In order to illustrate the above procedure to evaluate DCS, calculated total NCTS DCS for H$^+$+CO$_2$ at $E_{\textrm{Lab}} $=30 eV from the individual target orientation [90$^{\circ}$, 0$^{\circ}$] are shown in FIG. 13, both at the classical (Eq.(14)) and the uniform-Airy (Eqs. (12) and (15)) levels, and along with the experimental result [13]. The latter was reported un-normalized but is normalized in FIG. 13 to allow comparisons.
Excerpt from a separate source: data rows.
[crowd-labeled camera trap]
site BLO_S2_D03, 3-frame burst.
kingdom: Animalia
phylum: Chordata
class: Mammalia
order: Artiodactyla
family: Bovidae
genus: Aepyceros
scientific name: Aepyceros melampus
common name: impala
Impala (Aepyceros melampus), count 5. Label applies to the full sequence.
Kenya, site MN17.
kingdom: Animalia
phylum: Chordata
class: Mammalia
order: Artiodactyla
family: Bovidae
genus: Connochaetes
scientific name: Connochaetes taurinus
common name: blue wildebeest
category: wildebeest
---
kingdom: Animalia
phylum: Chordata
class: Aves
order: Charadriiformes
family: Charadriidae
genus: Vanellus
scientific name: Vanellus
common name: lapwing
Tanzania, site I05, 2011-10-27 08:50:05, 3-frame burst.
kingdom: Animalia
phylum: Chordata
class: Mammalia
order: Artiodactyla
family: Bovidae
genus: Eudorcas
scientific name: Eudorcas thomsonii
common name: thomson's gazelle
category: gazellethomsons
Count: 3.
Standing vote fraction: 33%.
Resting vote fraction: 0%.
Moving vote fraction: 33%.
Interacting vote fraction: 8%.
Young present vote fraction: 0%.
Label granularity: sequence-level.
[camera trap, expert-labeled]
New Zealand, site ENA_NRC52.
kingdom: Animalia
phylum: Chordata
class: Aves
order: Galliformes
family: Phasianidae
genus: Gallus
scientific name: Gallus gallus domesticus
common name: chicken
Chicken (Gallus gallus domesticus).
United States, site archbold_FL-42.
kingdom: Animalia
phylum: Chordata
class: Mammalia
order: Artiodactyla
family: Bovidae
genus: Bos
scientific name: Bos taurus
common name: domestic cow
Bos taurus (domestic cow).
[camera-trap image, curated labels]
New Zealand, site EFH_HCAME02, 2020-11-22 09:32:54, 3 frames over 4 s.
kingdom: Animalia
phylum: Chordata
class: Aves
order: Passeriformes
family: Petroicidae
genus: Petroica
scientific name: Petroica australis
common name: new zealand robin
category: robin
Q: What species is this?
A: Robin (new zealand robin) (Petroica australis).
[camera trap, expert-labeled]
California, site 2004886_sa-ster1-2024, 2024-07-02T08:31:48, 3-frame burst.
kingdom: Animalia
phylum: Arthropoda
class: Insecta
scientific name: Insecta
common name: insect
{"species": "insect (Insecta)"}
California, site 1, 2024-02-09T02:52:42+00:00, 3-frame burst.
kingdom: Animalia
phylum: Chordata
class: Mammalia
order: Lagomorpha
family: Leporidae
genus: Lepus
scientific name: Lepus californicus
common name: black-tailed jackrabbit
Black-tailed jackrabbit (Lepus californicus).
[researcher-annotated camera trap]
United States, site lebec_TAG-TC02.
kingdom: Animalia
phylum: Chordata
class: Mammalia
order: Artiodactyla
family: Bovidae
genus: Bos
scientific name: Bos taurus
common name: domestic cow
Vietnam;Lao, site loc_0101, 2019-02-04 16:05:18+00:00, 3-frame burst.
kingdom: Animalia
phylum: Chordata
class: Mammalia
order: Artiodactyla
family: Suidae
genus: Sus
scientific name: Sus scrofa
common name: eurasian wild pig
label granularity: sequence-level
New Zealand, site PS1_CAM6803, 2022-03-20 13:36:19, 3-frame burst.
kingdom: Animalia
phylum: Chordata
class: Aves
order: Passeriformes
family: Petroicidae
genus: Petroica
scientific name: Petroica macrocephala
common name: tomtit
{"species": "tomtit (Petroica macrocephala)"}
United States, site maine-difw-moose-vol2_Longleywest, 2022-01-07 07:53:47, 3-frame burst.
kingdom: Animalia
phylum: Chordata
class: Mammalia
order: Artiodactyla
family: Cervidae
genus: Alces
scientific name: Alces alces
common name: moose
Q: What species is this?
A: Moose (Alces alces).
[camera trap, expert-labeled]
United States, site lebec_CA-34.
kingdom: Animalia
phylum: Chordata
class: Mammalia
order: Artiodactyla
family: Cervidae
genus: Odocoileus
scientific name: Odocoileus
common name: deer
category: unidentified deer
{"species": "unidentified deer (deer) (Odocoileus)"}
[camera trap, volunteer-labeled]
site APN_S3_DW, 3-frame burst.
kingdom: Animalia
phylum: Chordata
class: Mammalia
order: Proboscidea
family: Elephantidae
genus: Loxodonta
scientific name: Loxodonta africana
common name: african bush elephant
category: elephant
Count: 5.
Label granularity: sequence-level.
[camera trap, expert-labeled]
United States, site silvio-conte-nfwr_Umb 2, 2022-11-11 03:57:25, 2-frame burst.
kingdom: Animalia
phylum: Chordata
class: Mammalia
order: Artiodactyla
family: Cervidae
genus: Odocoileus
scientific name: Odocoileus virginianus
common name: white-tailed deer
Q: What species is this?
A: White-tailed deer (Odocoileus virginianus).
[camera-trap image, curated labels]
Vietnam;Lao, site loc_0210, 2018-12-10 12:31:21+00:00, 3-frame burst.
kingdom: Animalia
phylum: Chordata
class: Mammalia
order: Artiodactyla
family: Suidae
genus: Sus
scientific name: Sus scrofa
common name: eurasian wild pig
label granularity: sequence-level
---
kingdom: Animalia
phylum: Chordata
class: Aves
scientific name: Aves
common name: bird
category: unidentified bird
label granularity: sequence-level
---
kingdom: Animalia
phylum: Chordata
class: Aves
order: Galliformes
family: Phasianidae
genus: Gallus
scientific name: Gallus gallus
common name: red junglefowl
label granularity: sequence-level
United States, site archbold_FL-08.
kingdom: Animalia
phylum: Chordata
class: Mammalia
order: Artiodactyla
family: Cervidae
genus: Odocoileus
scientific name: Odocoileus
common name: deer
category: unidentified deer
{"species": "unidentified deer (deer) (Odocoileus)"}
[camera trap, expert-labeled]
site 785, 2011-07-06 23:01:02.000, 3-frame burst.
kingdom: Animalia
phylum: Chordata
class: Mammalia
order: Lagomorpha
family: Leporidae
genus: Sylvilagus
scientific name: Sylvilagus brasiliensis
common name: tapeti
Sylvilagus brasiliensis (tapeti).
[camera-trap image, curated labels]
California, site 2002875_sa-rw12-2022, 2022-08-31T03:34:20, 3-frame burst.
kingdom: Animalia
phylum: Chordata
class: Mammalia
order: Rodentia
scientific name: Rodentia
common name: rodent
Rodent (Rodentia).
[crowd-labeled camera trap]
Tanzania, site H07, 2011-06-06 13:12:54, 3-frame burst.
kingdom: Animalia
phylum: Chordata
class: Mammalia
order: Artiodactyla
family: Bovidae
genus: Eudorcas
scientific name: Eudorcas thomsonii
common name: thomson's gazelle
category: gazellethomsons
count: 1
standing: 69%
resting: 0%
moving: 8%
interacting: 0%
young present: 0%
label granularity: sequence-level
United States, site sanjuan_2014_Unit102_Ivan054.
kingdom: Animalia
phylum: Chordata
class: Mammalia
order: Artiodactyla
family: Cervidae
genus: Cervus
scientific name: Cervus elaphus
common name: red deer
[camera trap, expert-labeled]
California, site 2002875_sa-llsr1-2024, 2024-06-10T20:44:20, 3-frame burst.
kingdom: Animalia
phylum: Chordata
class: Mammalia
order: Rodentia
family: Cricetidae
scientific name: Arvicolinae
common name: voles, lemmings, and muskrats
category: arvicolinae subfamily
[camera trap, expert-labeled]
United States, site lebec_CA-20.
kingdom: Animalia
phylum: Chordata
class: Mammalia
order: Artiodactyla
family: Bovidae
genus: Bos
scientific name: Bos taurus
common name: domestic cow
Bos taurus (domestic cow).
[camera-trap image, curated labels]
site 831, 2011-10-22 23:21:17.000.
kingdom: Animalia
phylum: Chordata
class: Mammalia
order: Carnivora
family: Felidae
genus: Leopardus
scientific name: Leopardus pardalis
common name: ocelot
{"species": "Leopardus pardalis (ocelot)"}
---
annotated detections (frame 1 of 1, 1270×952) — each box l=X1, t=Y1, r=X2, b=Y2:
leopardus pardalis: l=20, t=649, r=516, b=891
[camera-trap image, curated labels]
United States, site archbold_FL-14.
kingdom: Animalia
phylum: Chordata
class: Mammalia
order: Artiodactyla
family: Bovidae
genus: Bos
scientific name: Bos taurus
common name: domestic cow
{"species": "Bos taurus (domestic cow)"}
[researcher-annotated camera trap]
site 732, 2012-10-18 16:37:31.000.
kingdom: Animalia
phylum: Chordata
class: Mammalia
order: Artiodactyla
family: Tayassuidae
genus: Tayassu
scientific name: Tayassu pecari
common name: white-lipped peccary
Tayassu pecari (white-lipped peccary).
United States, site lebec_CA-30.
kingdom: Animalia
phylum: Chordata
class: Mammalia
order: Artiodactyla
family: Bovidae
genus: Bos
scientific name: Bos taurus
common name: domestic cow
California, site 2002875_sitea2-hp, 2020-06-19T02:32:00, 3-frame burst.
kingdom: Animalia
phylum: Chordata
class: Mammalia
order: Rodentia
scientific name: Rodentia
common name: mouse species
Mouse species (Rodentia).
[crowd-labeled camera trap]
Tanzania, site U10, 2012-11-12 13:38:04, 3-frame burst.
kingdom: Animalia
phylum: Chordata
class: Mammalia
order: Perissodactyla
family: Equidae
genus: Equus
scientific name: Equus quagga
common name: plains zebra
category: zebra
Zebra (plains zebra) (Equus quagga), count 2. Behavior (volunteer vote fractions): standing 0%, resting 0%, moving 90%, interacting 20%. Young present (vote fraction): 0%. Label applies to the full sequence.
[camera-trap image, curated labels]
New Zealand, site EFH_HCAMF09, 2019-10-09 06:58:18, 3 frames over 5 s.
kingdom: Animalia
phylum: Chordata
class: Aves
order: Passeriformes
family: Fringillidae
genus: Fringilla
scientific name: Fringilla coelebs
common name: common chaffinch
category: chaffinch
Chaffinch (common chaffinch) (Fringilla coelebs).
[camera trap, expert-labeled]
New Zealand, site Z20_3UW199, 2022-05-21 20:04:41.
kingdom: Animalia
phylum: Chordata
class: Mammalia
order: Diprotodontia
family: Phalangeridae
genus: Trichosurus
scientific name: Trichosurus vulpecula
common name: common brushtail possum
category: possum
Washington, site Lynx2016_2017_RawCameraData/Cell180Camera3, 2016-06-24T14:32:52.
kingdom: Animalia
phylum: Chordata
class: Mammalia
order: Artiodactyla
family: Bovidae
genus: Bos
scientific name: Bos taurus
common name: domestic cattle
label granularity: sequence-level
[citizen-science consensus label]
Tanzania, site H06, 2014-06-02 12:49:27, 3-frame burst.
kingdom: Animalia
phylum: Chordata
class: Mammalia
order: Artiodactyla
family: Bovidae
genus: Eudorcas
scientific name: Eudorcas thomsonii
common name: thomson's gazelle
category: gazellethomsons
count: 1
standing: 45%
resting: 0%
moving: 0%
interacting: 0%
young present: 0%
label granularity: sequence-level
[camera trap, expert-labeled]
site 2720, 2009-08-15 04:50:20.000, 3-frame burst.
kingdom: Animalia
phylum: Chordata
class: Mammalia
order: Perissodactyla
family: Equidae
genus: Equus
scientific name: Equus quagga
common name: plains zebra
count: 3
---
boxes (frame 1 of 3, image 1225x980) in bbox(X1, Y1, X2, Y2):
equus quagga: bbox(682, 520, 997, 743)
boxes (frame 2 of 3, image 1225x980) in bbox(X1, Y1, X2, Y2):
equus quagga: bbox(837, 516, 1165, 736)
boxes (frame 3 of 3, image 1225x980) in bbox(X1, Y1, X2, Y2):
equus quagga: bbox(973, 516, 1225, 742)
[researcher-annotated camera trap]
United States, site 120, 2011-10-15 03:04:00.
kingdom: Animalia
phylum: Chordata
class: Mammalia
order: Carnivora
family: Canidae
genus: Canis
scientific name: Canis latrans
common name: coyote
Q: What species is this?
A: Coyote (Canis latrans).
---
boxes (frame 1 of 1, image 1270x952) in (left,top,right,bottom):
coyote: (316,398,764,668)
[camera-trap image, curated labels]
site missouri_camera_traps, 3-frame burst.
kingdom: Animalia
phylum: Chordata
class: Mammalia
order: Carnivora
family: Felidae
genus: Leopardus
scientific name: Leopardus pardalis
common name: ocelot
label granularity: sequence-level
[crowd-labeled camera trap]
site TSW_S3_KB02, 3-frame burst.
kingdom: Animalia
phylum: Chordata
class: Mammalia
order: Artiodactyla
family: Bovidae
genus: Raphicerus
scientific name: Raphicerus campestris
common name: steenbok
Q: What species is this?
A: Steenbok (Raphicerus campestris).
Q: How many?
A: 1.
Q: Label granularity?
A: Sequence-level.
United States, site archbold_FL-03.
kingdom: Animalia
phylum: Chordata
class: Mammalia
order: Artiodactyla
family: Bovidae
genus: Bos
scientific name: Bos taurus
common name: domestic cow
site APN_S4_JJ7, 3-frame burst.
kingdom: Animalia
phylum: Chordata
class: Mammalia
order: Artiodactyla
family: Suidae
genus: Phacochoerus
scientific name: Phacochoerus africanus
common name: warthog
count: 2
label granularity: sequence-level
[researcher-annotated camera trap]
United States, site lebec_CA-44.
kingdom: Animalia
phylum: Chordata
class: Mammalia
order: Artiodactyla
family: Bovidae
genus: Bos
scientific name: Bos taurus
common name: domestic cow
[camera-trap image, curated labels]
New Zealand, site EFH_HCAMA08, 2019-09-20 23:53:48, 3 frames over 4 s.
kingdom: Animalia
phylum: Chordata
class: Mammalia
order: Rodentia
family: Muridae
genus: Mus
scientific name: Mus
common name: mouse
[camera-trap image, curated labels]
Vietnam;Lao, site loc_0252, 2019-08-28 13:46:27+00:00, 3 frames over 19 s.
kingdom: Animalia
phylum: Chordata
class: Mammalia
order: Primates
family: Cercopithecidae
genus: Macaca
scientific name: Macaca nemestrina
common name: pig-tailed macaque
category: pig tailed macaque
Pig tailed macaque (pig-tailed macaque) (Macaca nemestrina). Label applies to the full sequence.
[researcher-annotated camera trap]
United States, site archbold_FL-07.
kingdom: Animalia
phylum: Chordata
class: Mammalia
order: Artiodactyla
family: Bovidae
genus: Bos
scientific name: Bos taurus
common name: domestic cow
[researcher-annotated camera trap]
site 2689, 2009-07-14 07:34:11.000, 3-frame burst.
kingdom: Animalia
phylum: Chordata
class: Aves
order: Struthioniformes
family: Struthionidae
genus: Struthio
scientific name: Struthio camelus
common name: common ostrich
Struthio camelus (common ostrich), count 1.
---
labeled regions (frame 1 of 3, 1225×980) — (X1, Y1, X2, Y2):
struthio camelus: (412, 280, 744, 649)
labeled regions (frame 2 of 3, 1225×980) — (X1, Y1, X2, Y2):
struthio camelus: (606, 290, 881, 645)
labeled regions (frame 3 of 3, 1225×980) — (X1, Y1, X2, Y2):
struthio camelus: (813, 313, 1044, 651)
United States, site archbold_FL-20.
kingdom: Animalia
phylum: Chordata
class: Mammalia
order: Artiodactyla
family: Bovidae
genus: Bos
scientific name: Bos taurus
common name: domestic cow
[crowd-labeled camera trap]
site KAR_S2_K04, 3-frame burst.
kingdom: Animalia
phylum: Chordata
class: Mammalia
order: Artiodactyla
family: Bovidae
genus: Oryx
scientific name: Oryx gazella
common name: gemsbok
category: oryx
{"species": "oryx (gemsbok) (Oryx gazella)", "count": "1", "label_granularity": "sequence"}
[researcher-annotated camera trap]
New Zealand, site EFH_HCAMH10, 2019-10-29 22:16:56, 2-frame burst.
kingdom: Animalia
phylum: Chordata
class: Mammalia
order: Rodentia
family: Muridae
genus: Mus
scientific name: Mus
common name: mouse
The normalization criterion involves attaining a minimum deviation between experimental and uniform-Airy results over all the investigated scattering angles $\theta$. The classical DCS shows an unphysical rainbow angle singularly at $\theta$=$\theta _R^{\textrm{I}{\rm{ CL}}} $=12.20$^{\circ}$, while the uniform-Airy CS DCS shows a bounded rainbow angle maximum near $\theta$=10$^{\circ}$ in agreement with the experimental result. Except for that singularity, the classical DCS agrees fairly with the measured data. The uniform-Airy DCS agrees better and even displays an oscillatory pattern produced by the coherent sums of the action terms in $T_{\textrm{SLEND}}^{i \to f}$, Eq.(13), and the Airy terms, Eq.(15), [57]. Those genuine quantum oscillations are artificially absent in the classical DCS (due to incoherent sum and lack of Airy terms, cf. Eq.(14)) and are scarcely perceptible in the experimental one. The experiment collects DCS contributions from all target orientations; that "experimental" average considerably levels out the oscillatory pattern in the final DCS as well as the calculated average over uniform-Airy DCS as shown below. The comparison between classical (Eq.(14)) and uniform-Airy (Eqs. (12) and (15)) DCS in FIG. 14 demonstrates the better performance of the latter; therefore, only uniform-Airy DCS free of singularities will be used in the final DCS calculations shown below. With the uniform Airy approximation, a classical rainbow singularity is substituted by the first bounded maximum of the Airy function. For a primary rainbow angle, that bounded peak always occurs at a scattering angle $\theta _R^{\textrm{I}\hspace{0.05cm}{\rm{U.Airy}}} $$ <$$\theta _R^{\textrm{I}\hspace{0.05cm}{\rm{ CL}}} $; $\theta _R^{\textrm{I}\hspace{0.05cm}{\rm{U.Airy}}} $ values provide a more accurate prediction of the experimental rainbow angle than $\theta _R^{\textrm{I}\hspace{0.05cm}{\rm{ CL}}} $; some $\theta _R^{\textrm{I}\hspace{0.05cm}{\rm{U.Airy}}} $ from selected orientations are listed in Table Ⅱ.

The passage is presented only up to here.